--- Start of DATA SUPPLIED ---

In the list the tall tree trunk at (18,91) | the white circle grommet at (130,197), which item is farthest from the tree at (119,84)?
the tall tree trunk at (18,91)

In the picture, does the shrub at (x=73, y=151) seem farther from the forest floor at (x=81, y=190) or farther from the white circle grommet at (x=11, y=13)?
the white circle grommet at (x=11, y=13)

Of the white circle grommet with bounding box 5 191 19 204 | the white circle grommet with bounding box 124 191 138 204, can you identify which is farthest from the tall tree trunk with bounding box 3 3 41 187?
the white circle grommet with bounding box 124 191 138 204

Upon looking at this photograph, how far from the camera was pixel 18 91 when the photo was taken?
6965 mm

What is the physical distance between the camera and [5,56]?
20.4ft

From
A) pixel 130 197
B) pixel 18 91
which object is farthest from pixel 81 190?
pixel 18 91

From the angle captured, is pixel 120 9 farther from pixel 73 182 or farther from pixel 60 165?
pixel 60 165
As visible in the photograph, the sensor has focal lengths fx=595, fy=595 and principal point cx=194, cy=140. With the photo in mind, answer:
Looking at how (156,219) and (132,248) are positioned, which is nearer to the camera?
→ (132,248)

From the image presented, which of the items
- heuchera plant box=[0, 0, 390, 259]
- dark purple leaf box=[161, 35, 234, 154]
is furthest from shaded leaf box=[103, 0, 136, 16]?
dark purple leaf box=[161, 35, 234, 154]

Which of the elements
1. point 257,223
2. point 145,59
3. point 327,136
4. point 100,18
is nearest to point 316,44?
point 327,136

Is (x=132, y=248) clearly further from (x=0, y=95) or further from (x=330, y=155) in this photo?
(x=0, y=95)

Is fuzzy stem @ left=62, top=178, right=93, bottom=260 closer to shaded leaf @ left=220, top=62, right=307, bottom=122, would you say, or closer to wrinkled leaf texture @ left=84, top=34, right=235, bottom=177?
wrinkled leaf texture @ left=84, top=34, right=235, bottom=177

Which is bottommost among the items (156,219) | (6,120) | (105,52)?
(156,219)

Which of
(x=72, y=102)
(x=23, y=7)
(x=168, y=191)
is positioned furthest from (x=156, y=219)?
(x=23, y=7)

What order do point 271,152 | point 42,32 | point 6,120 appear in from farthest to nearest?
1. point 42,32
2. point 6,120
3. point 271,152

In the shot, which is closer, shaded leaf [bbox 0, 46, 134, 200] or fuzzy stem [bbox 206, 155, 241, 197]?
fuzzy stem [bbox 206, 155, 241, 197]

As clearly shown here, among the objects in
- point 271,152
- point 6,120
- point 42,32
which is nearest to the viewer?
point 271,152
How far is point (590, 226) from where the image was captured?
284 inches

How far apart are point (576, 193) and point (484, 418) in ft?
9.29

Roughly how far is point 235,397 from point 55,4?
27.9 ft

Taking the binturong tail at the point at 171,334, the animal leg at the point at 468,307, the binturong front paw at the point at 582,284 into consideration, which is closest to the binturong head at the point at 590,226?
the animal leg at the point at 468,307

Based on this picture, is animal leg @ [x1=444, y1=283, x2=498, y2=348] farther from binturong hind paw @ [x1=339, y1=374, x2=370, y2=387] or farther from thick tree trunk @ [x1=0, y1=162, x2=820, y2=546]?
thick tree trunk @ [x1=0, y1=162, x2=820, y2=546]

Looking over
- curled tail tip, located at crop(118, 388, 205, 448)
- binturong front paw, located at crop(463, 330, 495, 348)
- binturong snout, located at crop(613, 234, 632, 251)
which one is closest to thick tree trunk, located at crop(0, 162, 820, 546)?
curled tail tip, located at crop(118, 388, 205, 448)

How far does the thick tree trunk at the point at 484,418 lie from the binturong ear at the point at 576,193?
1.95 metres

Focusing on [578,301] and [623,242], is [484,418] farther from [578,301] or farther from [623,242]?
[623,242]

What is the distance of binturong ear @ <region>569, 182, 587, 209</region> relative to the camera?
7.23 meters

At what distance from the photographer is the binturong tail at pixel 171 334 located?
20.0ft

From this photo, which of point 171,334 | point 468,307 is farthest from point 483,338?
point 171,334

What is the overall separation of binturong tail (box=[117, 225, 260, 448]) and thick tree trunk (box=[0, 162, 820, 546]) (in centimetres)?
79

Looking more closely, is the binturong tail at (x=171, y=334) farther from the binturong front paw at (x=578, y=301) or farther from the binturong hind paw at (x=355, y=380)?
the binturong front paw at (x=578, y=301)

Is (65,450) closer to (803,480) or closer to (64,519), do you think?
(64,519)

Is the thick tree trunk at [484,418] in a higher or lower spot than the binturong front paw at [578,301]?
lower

--- End of DATA SUPPLIED ---

## JOB
Reproduce the material above in full, replacing "photographer" with "camera operator" wherever it occurs and leaving everything else unchanged.

## ANSWER TO THE EXERCISE
In the list the tall tree trunk at (18,91) | the white circle grommet at (130,197), which item is farthest from the tree at (119,84)?
the tall tree trunk at (18,91)

In the picture, does the shrub at (x=73, y=151) seem farther from the forest floor at (x=81, y=190) or farther from the white circle grommet at (x=11, y=13)?
the white circle grommet at (x=11, y=13)

Of the white circle grommet with bounding box 5 191 19 204 | the white circle grommet with bounding box 124 191 138 204, can you identify which is farthest from the tall tree trunk with bounding box 3 3 41 187?
the white circle grommet with bounding box 124 191 138 204

Upon looking at this photograph, how far from the camera was pixel 18 91 when the photo was taken?
6965 mm

What is the physical distance between the camera and [5,56]?
20.4ft

From
A) pixel 130 197
B) pixel 18 91
which object is farthest from pixel 81 190?
pixel 18 91

From the angle captured, is pixel 120 9 farther from pixel 73 182 or farther from pixel 60 165?
pixel 60 165
As visible in the photograph, the sensor has focal lengths fx=595, fy=595 and principal point cx=194, cy=140. With the photo in mind, answer:
Looking at how (156,219) and (132,248) are positioned, which is nearer to the camera?
→ (132,248)

From the image presented, which of the items
- heuchera plant box=[0, 0, 390, 259]
- dark purple leaf box=[161, 35, 234, 154]
is furthest from shaded leaf box=[103, 0, 136, 16]?
dark purple leaf box=[161, 35, 234, 154]

Which of the elements
1. point 257,223
2. point 145,59
3. point 327,136
4. point 100,18
is nearest to point 316,44?
point 327,136

Is (x=132, y=248) clearly further from (x=0, y=95) or further from (x=330, y=155) in this photo?
(x=0, y=95)

Is fuzzy stem @ left=62, top=178, right=93, bottom=260 closer to shaded leaf @ left=220, top=62, right=307, bottom=122, would you say, or closer to wrinkled leaf texture @ left=84, top=34, right=235, bottom=177?
wrinkled leaf texture @ left=84, top=34, right=235, bottom=177

Which is bottommost among the items (156,219) | (6,120) | (105,52)?
(156,219)

Which of
(x=72, y=102)
(x=23, y=7)
(x=168, y=191)
is positioned furthest from (x=156, y=219)?
(x=23, y=7)

What order do point 271,152 | point 42,32 | point 6,120 appear in from farthest to nearest?
1. point 42,32
2. point 6,120
3. point 271,152

In the shot, which is closer, shaded leaf [bbox 0, 46, 134, 200] or fuzzy stem [bbox 206, 155, 241, 197]?
fuzzy stem [bbox 206, 155, 241, 197]

As clearly shown here, among the objects in
- point 271,152
- point 6,120
- point 42,32
which is nearest to the viewer?
point 271,152
How far is point (590, 226) from where the image was captured?
284 inches

How far apart are point (576, 193) and point (484, 418) in ft?
9.29

Roughly how far is point 235,397 from point 55,4?
27.9 ft

Taking the binturong tail at the point at 171,334, the animal leg at the point at 468,307, the binturong front paw at the point at 582,284 into consideration, which is closest to the binturong head at the point at 590,226?
the animal leg at the point at 468,307

Based on this picture, is animal leg @ [x1=444, y1=283, x2=498, y2=348] farther from binturong hind paw @ [x1=339, y1=374, x2=370, y2=387] or farther from thick tree trunk @ [x1=0, y1=162, x2=820, y2=546]?
thick tree trunk @ [x1=0, y1=162, x2=820, y2=546]

Looking over
- curled tail tip, located at crop(118, 388, 205, 448)
- binturong front paw, located at crop(463, 330, 495, 348)
- binturong snout, located at crop(613, 234, 632, 251)
which one is closest to thick tree trunk, located at crop(0, 162, 820, 546)?
curled tail tip, located at crop(118, 388, 205, 448)

How far does the thick tree trunk at the point at 484,418 lie from the binturong ear at the point at 576,193?
1.95 metres

Focusing on [578,301] and [623,242], is [484,418] farther from [578,301] or farther from [623,242]?
[623,242]

What is the distance of binturong ear @ <region>569, 182, 587, 209</region> relative to the camera?
7.23 meters

At what distance from the camera operator is the binturong tail at pixel 171 334 located?
20.0ft

From this photo, which of point 171,334 | point 468,307 is farthest from point 483,338?
point 171,334

What is the overall separation of binturong tail (box=[117, 225, 260, 448]) and thick tree trunk (box=[0, 162, 820, 546]) (in centimetres)?
79

Looking more closely, is the binturong tail at (x=171, y=334) farther from the binturong front paw at (x=578, y=301) or farther from the binturong hind paw at (x=355, y=380)?
the binturong front paw at (x=578, y=301)

Is (65,450) closer to (803,480) or closer to (64,519), do you think?
(64,519)

Is the thick tree trunk at [484,418] in a higher or lower spot than the binturong front paw at [578,301]?
lower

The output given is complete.